● **Provided passage**:
* * *

Remyelination in Multiple Sclerosis is halted because the immune system attacks myelin. This remyelination in MS stops working as the body produces a type of an inflammatory response that ultimately causes demyelination. However, research done by Dr. Rodriguez and his team using experiments done on laboratory mice, this inflammation that demyelinates axons can also induce a process of repair called remyelination. This is what explains an apparent paradox of the laboratory mice improving in health when this inflammation was induced. Remyelination was fairly limited and patchy in the mice that were tested, but it did actually occur. The question that needed to be answered was if this process also occurs in humans, and if it does, could that process be harnessed for treatment of MS?

It is due to these findings that Dr. Lucchinetti, along with an international group of collaborating scientists in the MS Lesion Project, studied over 700 people worldwide with MS who had undergone brain biopsies. Using these tissue samples, the scientists discovered actual evidence of remyelination in humans. They also discovered four unique patterns of tissue destruction in MS. These four subtypes can explain the variability of symptoms between different patients. Two of these MS patterns did show evidence of strong natural remyelination. However, other two did not. The scientists also found that strong remyelination that occurred in the early-stage MS did not always mean good remyelination would occur later on.

* * *

● **Items from a dataset**:
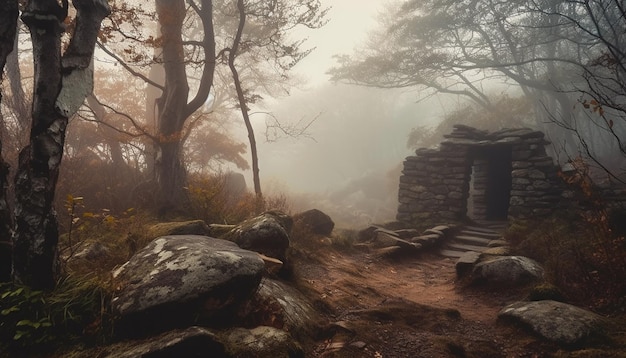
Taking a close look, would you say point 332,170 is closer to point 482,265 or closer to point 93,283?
point 482,265

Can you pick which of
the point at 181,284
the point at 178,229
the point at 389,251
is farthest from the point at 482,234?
the point at 181,284

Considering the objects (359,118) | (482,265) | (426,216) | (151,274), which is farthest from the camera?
(359,118)

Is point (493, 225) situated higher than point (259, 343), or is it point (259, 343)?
point (259, 343)

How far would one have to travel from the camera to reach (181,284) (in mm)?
2771

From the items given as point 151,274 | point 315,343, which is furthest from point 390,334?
point 151,274

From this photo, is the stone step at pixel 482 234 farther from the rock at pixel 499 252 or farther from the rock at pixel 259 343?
the rock at pixel 259 343

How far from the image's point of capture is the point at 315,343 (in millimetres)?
3326

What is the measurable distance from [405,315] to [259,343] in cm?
218

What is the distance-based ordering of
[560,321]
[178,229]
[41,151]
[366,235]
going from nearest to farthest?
[41,151]
[560,321]
[178,229]
[366,235]

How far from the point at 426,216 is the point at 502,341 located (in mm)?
8319

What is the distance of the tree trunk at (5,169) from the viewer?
2887 mm

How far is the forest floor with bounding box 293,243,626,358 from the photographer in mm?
3352

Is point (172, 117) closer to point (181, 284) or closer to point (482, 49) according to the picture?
point (181, 284)

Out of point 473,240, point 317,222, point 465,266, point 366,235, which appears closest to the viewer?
point 465,266
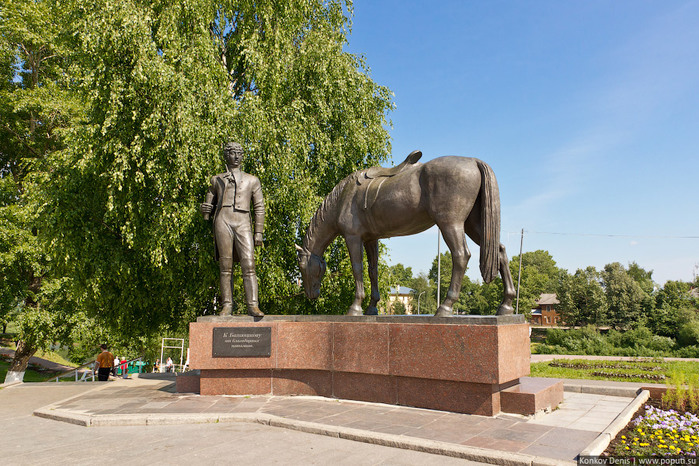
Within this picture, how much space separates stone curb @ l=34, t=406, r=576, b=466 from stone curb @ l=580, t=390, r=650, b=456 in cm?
50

* * *

● **Activities**:
1. According to the passage on remyelination in MS, how many people did the MS Lesion Project study?
2. List every finding that the passage on remyelination in MS credits to the scientists of the MS Lesion Project.
The data is separate material from the passage on remyelination in MS.

● **Answers by item**:
1. It studied over 700 people worldwide with MS who had undergone brain biopsies.

2.
- Actual evidence of remyelination in humans.
- Four unique patterns of tissue destruction in MS.
- Two of these patterns showed evidence of strong natural remyelination, and the other two did not.
- Strong remyelination in early-stage MS did not always mean good remyelination would occur later on.